▸ Selected text:
* * * * *

Diabetic groom dies after taking cheaper insulin to pay for wedding

Diabetic groom dies after taking cheaper insulin to pay for wedding

Josh Wilkerson, a 27-year-old from Virginia, died in June after taking cheaper insulin so he could pay for his wedding in a few months, the New York Post has reported.

When Josh turned 26, he aged out of his stepdad's health insurance. As a result, he was no longer able to afford his $1,200 insulin each month for his type 1 diabetes. The price was too high for Josh, who made $16.50-an-hour working as a supervisor at a dog kennel.

So, Josh started rationing his expensive insulin. Last winter, a doctor recommended that he try ReliOn insulin, which is $25 at Walmart. But soon after switching over, Josh began having high blood sugar, stomach problems, and mood swings.

On June 10, John slept above the dog kennel while his boss was on vacation so that he could earn some extra money. Before going to bed, he FaceTimed his fiancée Rose Walters, 27, and complained about his stomach hurting. When she called in the morning and he didn't answer, she rushed over and found him unconscious.

"We figured: Hey, it’s $25. We can do that, and we’ll just work with it and try to do the best we can," Rose told the Washington Post.

Josh had experienced multiple strokes and was in a diabetic coma. At the hospital, doctors found that his blood sugar was 17 times higher than it should have been. Josh died five days later on June 15.

Josh and Rose were to be married in October. Rose, who also has type 1 diabetes, also switched to the cheaper insulin. With the change, the couple hoped to save money for their wedding. Rose hasn't experienced any side effects from switching her insulin.

Josh was diagnosed with type 1 diabetes when he was eight. He was one of the 7.5 million Americans who take insulin. The price of insulin continues to increase in the United States, making it hard for many Americans with diabetes to effectively medicate.

ReliOn is a form of human insulin, which is an earlier version of the analog insulin that doctors typically prescribe. Human insulin typically takes longer to kick in and is sometimes less effective. Americans switching over to cheaper insulin has increasingly caused preventable deaths across the United States.

* * * * *

▸ Exercise prompt: Reproduce the part of the article on the insulin death starting at "When Josh turned" and ending at "a dog kennel.". The lines that follow have no connection to the article on the insulin death.

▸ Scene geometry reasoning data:

* * * * *

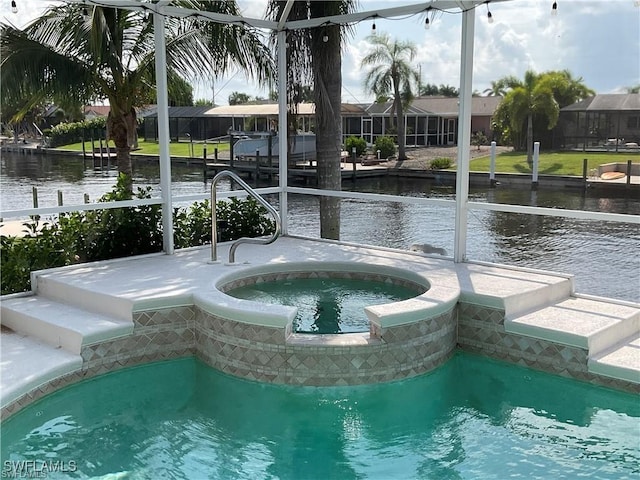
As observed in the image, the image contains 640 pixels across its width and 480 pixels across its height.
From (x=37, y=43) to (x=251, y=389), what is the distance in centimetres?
515

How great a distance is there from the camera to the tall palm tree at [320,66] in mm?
7758

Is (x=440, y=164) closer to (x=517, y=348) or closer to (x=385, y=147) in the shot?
(x=385, y=147)

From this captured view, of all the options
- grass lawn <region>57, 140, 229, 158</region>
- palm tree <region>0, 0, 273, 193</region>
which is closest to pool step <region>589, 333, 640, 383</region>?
palm tree <region>0, 0, 273, 193</region>

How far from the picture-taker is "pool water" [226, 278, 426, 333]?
527 cm

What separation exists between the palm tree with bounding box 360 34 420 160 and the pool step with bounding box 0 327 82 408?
27831 millimetres

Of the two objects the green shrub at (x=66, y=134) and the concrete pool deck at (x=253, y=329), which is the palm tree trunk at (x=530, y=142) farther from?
the green shrub at (x=66, y=134)

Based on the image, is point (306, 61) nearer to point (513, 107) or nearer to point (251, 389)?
point (251, 389)

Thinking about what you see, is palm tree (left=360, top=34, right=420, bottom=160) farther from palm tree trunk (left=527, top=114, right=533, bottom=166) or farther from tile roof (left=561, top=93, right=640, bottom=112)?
tile roof (left=561, top=93, right=640, bottom=112)

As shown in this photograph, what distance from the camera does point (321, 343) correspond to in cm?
439

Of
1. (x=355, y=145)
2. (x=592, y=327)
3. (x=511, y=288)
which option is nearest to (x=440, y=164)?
(x=355, y=145)

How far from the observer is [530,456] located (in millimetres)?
3582

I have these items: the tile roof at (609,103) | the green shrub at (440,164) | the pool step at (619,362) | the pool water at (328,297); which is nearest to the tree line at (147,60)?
the pool water at (328,297)

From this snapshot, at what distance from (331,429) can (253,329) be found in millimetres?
959

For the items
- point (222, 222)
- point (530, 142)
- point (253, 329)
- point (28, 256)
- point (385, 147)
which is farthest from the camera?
point (385, 147)
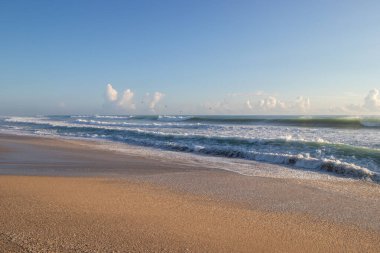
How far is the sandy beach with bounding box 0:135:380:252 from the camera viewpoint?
3441 mm

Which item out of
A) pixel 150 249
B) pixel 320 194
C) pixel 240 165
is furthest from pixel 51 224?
pixel 240 165

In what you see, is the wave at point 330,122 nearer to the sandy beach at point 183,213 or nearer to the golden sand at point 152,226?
the sandy beach at point 183,213

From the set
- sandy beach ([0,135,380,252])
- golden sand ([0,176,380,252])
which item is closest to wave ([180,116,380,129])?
sandy beach ([0,135,380,252])

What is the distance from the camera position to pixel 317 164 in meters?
9.49

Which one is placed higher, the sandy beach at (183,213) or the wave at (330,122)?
the wave at (330,122)

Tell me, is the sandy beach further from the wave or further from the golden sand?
the wave

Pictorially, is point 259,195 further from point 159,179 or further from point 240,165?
point 240,165

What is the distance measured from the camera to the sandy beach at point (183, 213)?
344cm

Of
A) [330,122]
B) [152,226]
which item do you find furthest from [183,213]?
[330,122]

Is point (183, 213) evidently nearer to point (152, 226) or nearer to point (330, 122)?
point (152, 226)

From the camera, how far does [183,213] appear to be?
451cm

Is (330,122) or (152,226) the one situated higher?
(330,122)

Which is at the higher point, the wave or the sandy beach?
the wave

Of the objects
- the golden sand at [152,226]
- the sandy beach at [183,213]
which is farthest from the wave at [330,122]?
the golden sand at [152,226]
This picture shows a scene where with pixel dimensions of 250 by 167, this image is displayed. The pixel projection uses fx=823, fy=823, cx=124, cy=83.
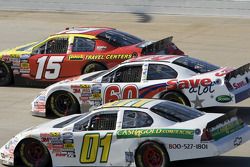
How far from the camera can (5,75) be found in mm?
20125

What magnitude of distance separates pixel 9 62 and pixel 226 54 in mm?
6577

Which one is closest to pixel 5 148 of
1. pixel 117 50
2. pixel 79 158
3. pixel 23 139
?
pixel 23 139

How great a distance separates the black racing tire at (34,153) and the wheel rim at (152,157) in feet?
5.53

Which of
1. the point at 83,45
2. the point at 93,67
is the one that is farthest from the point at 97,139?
the point at 83,45

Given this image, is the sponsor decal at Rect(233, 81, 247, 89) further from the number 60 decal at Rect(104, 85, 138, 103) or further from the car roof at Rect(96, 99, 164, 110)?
the car roof at Rect(96, 99, 164, 110)

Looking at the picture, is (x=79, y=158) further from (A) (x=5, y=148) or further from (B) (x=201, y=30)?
(B) (x=201, y=30)

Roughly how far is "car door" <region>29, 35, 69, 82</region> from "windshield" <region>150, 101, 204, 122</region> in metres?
6.86

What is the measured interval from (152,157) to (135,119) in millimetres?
688

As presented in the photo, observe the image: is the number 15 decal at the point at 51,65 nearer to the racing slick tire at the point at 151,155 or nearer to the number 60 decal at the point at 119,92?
the number 60 decal at the point at 119,92

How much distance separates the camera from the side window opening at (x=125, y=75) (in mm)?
15938

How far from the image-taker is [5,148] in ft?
43.6

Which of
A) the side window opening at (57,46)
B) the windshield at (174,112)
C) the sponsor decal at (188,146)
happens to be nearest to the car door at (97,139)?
the windshield at (174,112)

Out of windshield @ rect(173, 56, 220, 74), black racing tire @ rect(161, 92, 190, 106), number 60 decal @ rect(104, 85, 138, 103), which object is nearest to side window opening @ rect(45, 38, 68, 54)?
number 60 decal @ rect(104, 85, 138, 103)

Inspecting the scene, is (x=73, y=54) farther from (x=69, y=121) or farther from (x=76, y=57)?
(x=69, y=121)
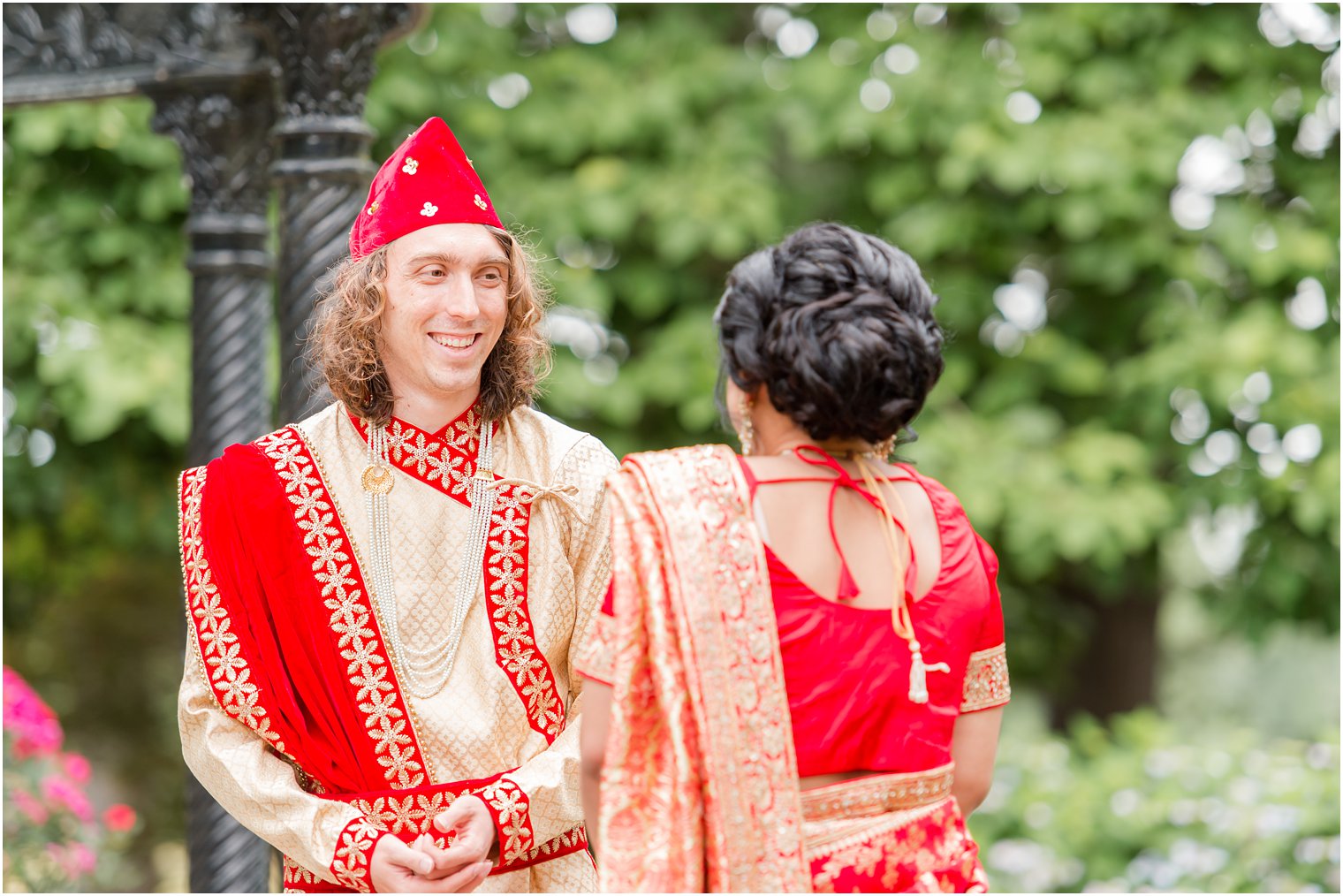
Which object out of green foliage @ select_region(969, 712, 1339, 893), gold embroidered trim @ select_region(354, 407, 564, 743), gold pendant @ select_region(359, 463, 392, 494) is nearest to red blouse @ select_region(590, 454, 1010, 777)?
gold embroidered trim @ select_region(354, 407, 564, 743)

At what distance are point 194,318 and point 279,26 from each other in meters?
0.94

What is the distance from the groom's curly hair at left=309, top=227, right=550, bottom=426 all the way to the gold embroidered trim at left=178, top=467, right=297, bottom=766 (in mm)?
319

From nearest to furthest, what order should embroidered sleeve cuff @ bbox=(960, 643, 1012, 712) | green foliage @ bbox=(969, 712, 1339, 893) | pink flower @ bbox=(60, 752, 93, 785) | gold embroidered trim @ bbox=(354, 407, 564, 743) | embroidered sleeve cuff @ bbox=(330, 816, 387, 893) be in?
embroidered sleeve cuff @ bbox=(960, 643, 1012, 712) → embroidered sleeve cuff @ bbox=(330, 816, 387, 893) → gold embroidered trim @ bbox=(354, 407, 564, 743) → pink flower @ bbox=(60, 752, 93, 785) → green foliage @ bbox=(969, 712, 1339, 893)

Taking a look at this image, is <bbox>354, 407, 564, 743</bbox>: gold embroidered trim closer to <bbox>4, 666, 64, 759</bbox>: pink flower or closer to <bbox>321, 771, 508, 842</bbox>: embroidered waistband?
<bbox>321, 771, 508, 842</bbox>: embroidered waistband

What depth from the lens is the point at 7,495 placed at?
17.2ft

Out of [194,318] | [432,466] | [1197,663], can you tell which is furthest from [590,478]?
[1197,663]

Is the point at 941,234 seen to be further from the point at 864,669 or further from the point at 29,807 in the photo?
the point at 864,669

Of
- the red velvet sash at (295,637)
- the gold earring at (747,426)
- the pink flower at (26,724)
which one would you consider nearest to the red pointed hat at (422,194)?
the red velvet sash at (295,637)

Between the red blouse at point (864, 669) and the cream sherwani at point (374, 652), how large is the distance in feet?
1.67

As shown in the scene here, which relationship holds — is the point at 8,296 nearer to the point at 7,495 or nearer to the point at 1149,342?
the point at 7,495

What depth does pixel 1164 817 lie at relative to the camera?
5.13 meters

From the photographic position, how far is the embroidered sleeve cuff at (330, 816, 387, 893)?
210 cm

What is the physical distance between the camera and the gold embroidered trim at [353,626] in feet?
7.11

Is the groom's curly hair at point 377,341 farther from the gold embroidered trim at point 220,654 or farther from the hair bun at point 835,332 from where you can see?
the hair bun at point 835,332
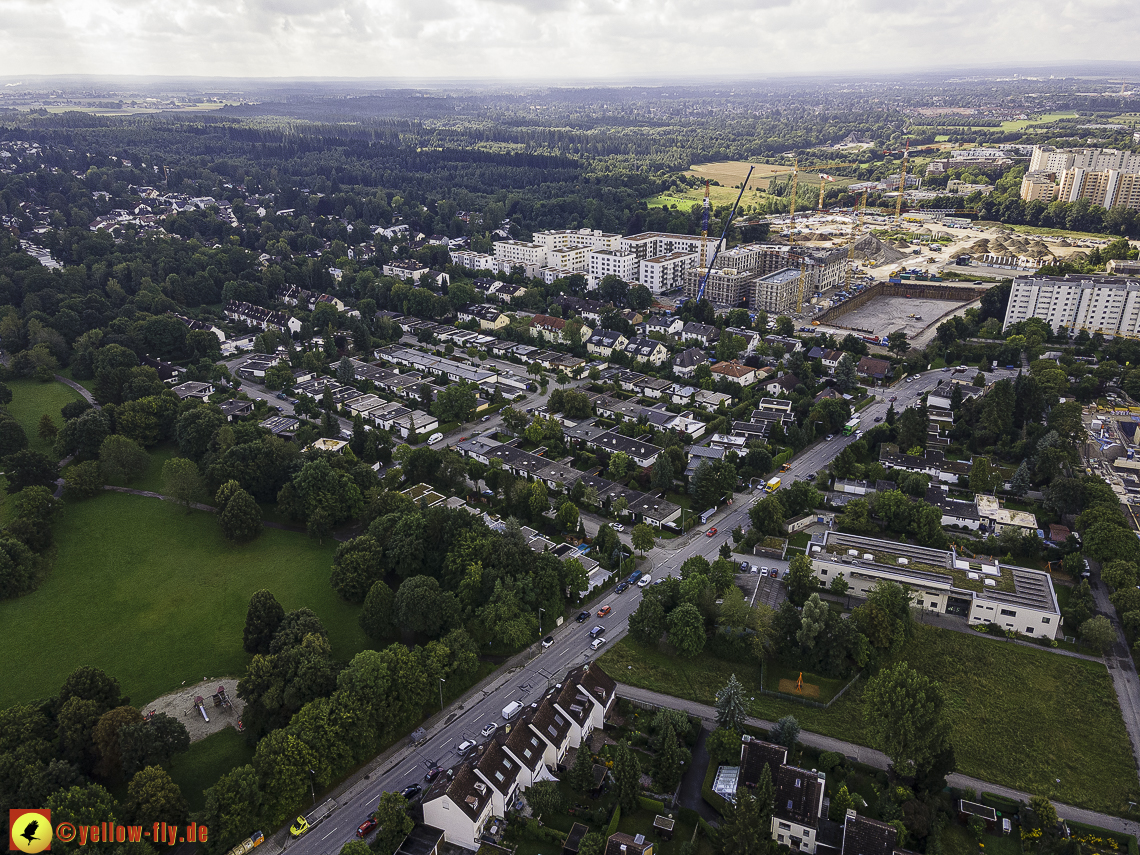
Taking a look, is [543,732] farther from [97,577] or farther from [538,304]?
[538,304]

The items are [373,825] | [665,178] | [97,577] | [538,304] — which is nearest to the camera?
[373,825]

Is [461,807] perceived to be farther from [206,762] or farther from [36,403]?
Answer: [36,403]

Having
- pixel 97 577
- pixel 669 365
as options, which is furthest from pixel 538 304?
pixel 97 577

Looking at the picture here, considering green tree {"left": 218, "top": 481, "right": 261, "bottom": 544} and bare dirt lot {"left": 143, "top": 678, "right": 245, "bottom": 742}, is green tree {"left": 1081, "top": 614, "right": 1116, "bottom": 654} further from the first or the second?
green tree {"left": 218, "top": 481, "right": 261, "bottom": 544}

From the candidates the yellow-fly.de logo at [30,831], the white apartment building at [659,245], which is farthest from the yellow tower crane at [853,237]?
the yellow-fly.de logo at [30,831]

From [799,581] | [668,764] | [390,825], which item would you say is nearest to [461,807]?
[390,825]

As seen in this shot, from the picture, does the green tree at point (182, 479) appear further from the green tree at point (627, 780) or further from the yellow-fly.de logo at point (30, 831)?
the green tree at point (627, 780)

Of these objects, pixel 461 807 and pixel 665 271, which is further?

* * * * *

▸ Task result:
When Josh turned 26, he aged out of his stepdad's health insurance. As a result, he was no longer able to afford his $1,200 insulin each month for his type 1 diabetes. The price was too high for Josh, who made $16.50-an-hour working as a supervisor at a dog kennel.